Среди непосредственных начальников на пальцах одной руки можно пересчитать относившихся ко мне благопри- ятно или хотя бы нейтрально. Разгадка разного отношения ко мне разнокалиберных начальников – на поверхности. Крупные начальники никаких личных отношений со мной не имели и знали обо мне только по результатам: боевая служба, ракетные стрельбы, различные плавания, безаварийное обеспечение безаварийных полетов авиации и так далее. У ближних же, тем более непосредственных начальников, счет ко мне был совсем другой. Здесь главным было то, что и каким тоном я им сказал, как поступил в ничего не значащих для дела мелочах.

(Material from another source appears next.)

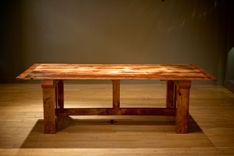 Rustic Farm Or Industrial Loft Dining/Conference Table 1 small
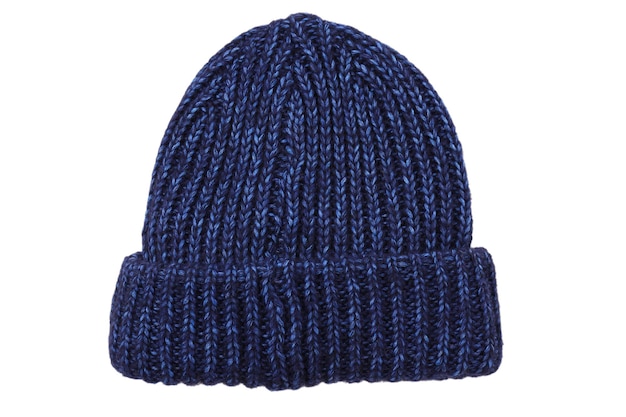 PNGblue knitted cap isolated on white background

Я уже упоминал, как я при постановке на бочку крейсера передал управление им начальнику штаба эскадры контр-адмиралу Гусеву. До этого произошел похожий случай с моим комбригом Дымовым. Еще командуя БПК «Смышленый», глубокой ночью возвращались к причалу в Североморск. Комбриг, посчитав, что я слишком близко прохожу возле одного из причалов, скомандовал рулевому:
«Право руля!» Команда на руль или машинный телеграф означает, что начальник вступает в управление кораблем. Вахтенному офицеру я приказал зафиксировать это в жур- нале. После этого комбрига словно парализовало, он больше не смог вымолвить ни слова.